Children’s anime veteran Yoshio Kuroda, whose past work includes classics like Gulliver’s Space Travels: Beyond the Moon (1965) and The Dog of Flanders (1975), builds the magic and mystery presaging Peter’s first visit, exceptionally well. We glimpse a shadowy figure skipping over the rooftops of Edwardian London, while tiny bursts of golden fairy dust herald the arrival of sexy, pink-haired Tinkerbell. When Tink enters the children’s bedroom, toys begin to dance recalling that famous scene in Close Encounters of the Third Kind (1977).
In the first of several new elements that prefigure P.J. Hogan’s revisionist Peter Pan (2003), it is Wendy who does not want to grow up. She and her brothers fly away with Peter to a Never Land that, rather than keeping them in stunted infancy, helps the kids mature. Little Michael stops wetting the bed, John loses his anxieties, and Wendy blossoms into a capable, confident young woman. Far from a simpering damsel, she becomes a gutsy heroine with a knack for disarming psychological insights into Peter, the Lost Boys and even arch-nemesis Captain Hook.
The plot sticks fairly closely to Barrie’s original for the first half hour, but with anime eccentricities like the giant cannon and clockwork animal super-weaponry the Lost Boys use when defending their tree house, the charming J-pop score and the moment Tootles (Kazue Ikura) straps balloons and wheels onto a sailboat to make a nifty all-terrain vehicle. The flying sequences and edge of your seat action are beautifully animated and manage more of an Indiana Jones feel than Steven Spielberg managed with Hook (1991). Here, Peter Pan is as strong as Superman, able to catch boulders or fling heat-seeking missiles (!) back at his enemies.

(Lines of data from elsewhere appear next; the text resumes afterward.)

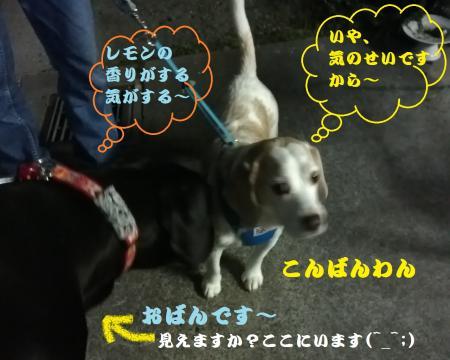 001_convert_20140606131036.jpg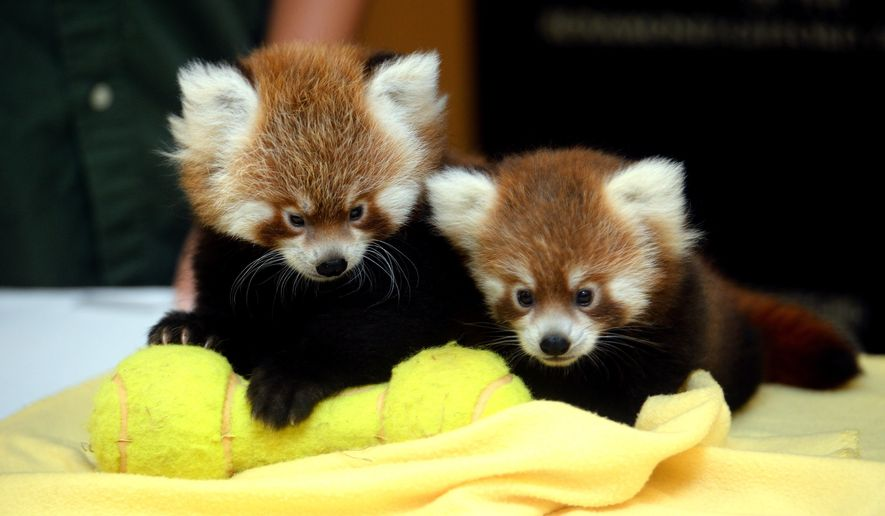 A pair of male red panda cubs are introduced during a press conference at the Rosamond Gifford Zoo in Syracuse, N.Y., Thursday, Sept. 10, 2015. Director Ted Fox says the cubs, born at the end of June, are evidence of the success of the zoo's red panda breeding program and will help ensure the survival of the endangered species. (Kevin Rivoli/The Syracuse Newspapers via AP) NO SALES; MANDATORY CREDIT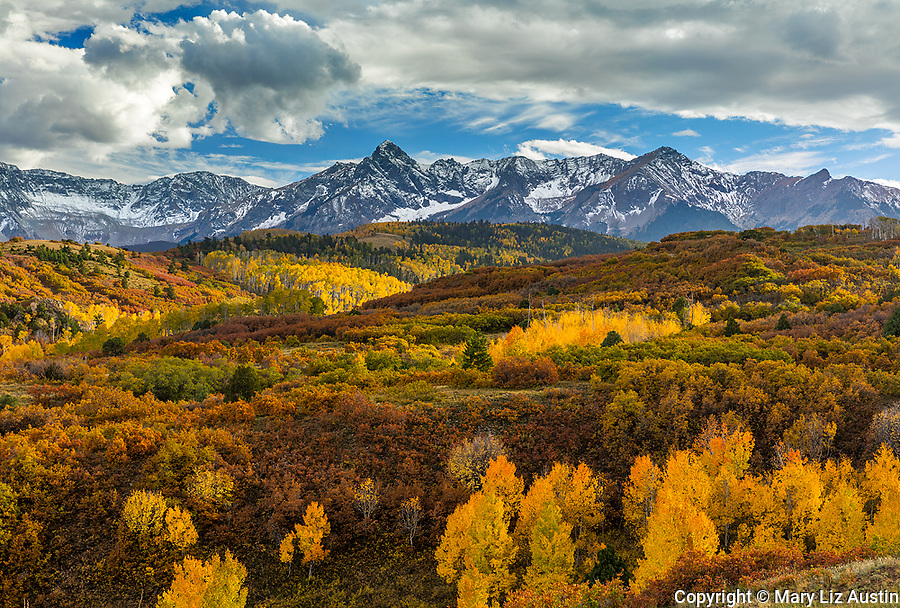 Uncompahgre National Forest, Colorado: Fall colors on the Dallas Divide with the Sneffels range in the distance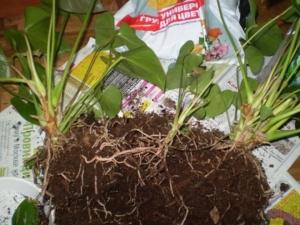 Как размножается антуриум? Посадка и уход за растением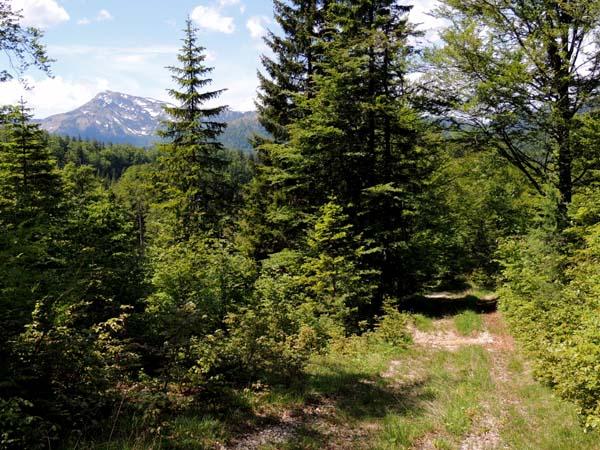 BB Oberer Forstweg mit Dürrenstein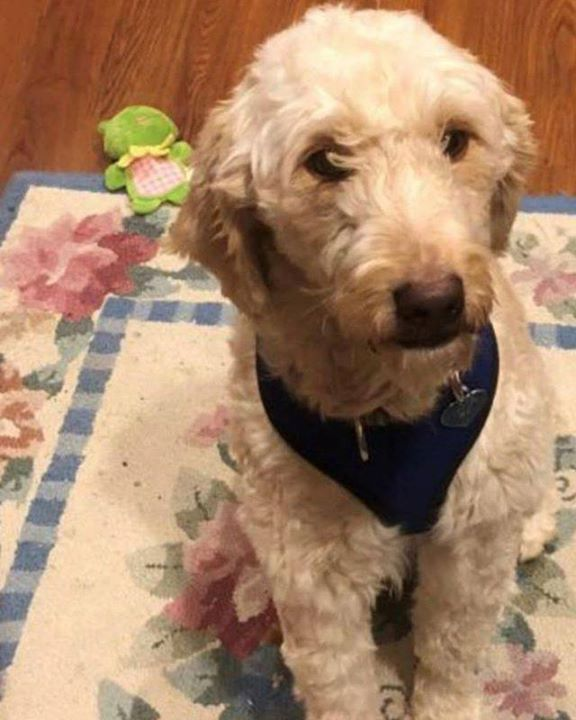 Lost Dog White Bear Lake GoldenDoodle Female Date Lost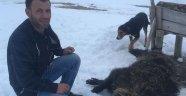 Ilgın'da domuzun saldırdığı kişi yaralandı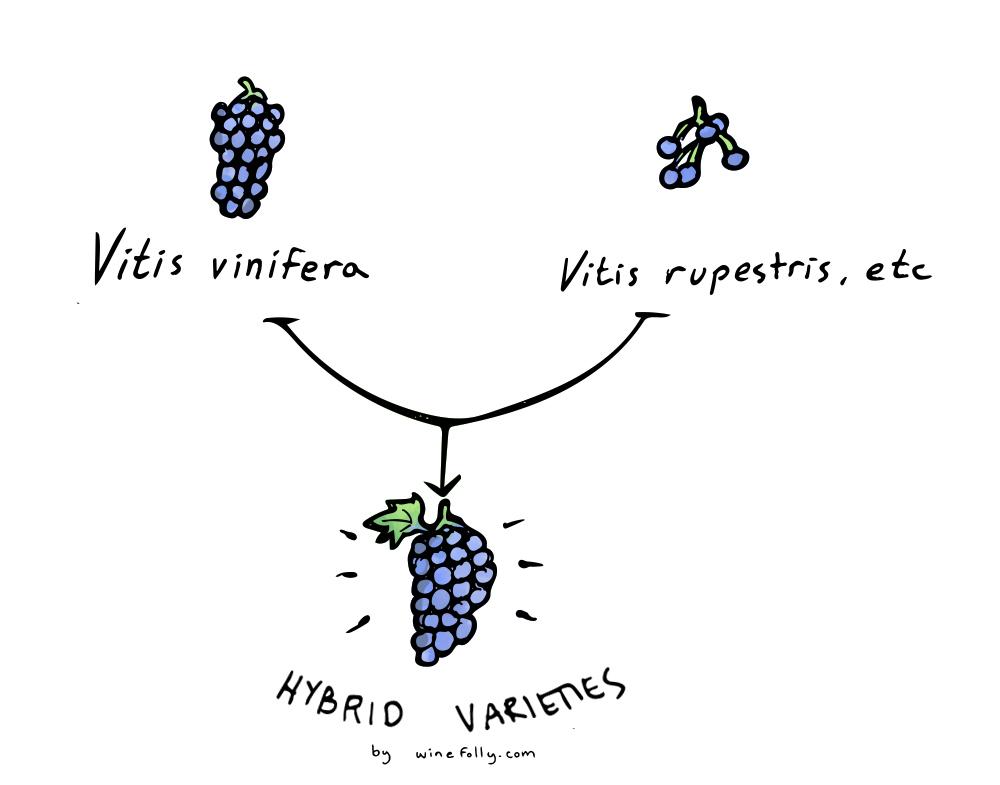 Hybrid wine varieties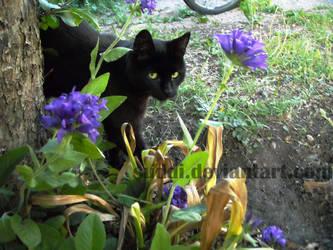 Kitty Photo 1 by SUDDI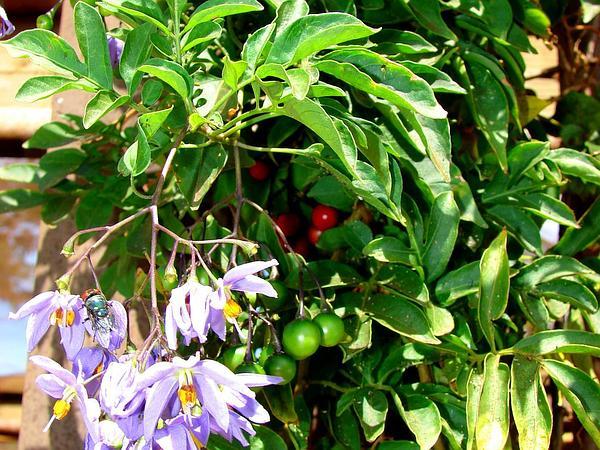 Brazilian Nightshade (Solanum Seaforthianum) https://www.sagebud.com/brazilian-nightshade-solanum-seaforthianum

Never Land becomes a giant island floating in the sky, which children explore in rich detail, flying up its roots, over the rainbow and into a vast, sumptuous fairyland. While other cinematic incarnations are curiously under-populated, this Never Land teams with exotic birds, strange flowers and magical animals, including reoccurring character Rascal the racoon. We race through the rescue of Princess Tiger Lily (who like Wendy, rallies the boys whenever things look bad, and as in Hogan’s film becomes John’s love interest), Wendy’s encounter with the lovely mermaids who are dangerously ga-ga over Peter (a scene that strikes a better balance between enchanting, erotic and scary than previous versions), and Tinkerbell’s betrayal and redemption. She doesn’t drink poison, but risks her life to defuse a lethal death-trap, while the “I do believe in fairies” sequence is reworked into an apocalypse-averting climax worthy of Akira (1988). No surprise, since character designer/animation director Takashi Nakamura worked on that same movie.

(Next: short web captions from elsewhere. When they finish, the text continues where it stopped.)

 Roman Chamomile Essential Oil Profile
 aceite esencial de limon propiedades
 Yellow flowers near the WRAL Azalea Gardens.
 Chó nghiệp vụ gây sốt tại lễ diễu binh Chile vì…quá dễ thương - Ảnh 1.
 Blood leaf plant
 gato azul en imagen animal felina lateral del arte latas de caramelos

After the thrilling final battle with the pirates in a subterranean lost city, which sees Wendy dangled from the arm of a giant robot over a vast chasm, Peter finally takes care of Hook (who, in an intriguing quirk, is haunted by the death of his mother, whom he may have killed). Hereafter, things get delightfully trippy and weird. Never Land suddenly starts to wither and die and the heroes encounter the outlandish Rain Giant and Memory Bird, who lives in a rainforest atop the giant’s head and prophesises doom.

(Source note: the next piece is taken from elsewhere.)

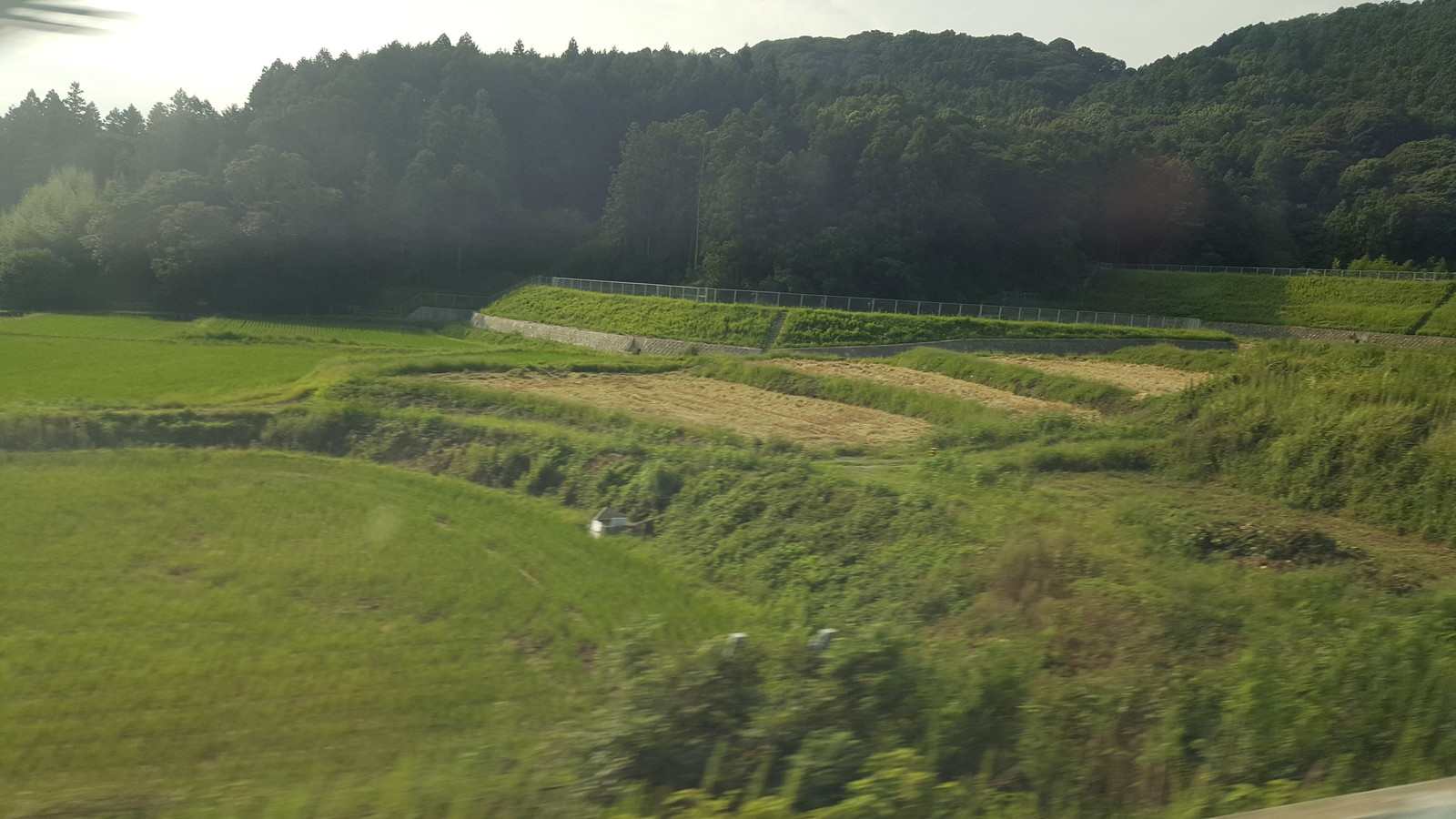 新幹線の窓口から外え見る。美しの景色です (Looking out of the window on the Shinkansen)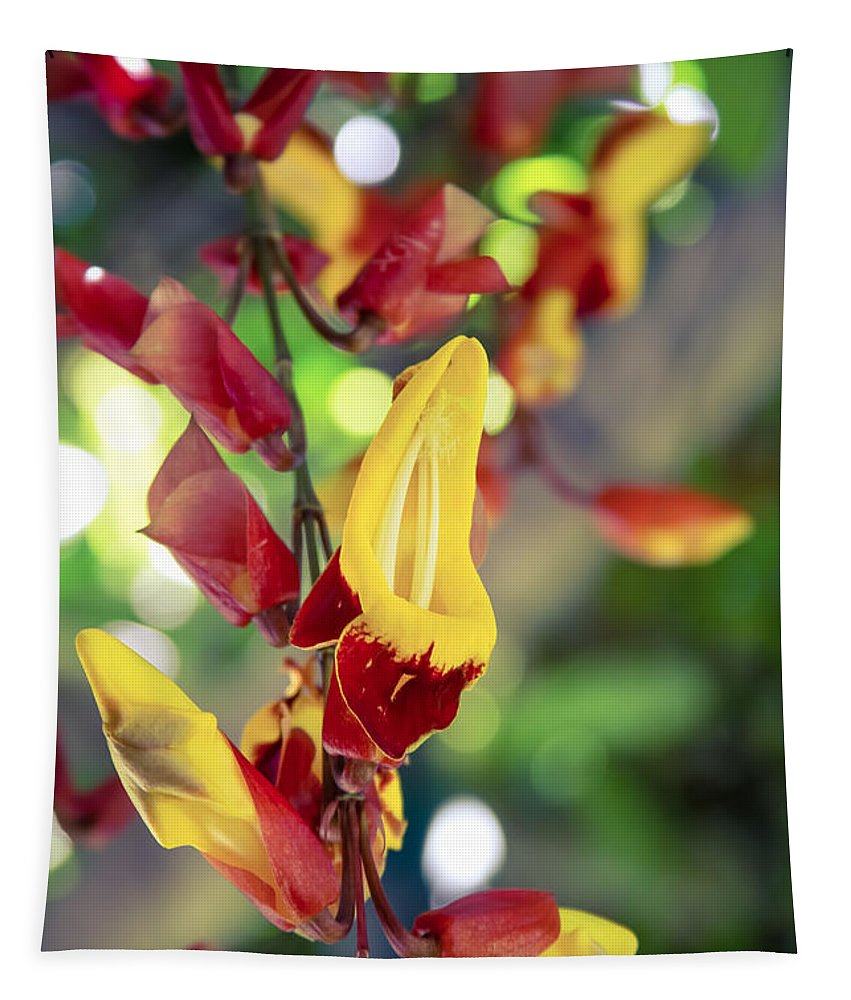 Thunbergia Mysorensis Tapestry featuring the photograph Thunbergia Mysorensis - Trumpetvine by Sharon Mau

To restore Tinkerbell’s soul, Peter, Wendy and the Lost Boys journey to the Castle of Darkness where mystical stones, space-age hovercraft and speeder bikes that deliberately evoke Return of the Jedi (1983) and a mysterious young princess on the run from the sinister Black Cloak Group, turn this into an Edwardian science fiction-occult-conspiracy thriller for kids. Needless to say, this strays from J.M. Barrie’s original story, but stays true to his themes and wraps things up on a suitably poignant note.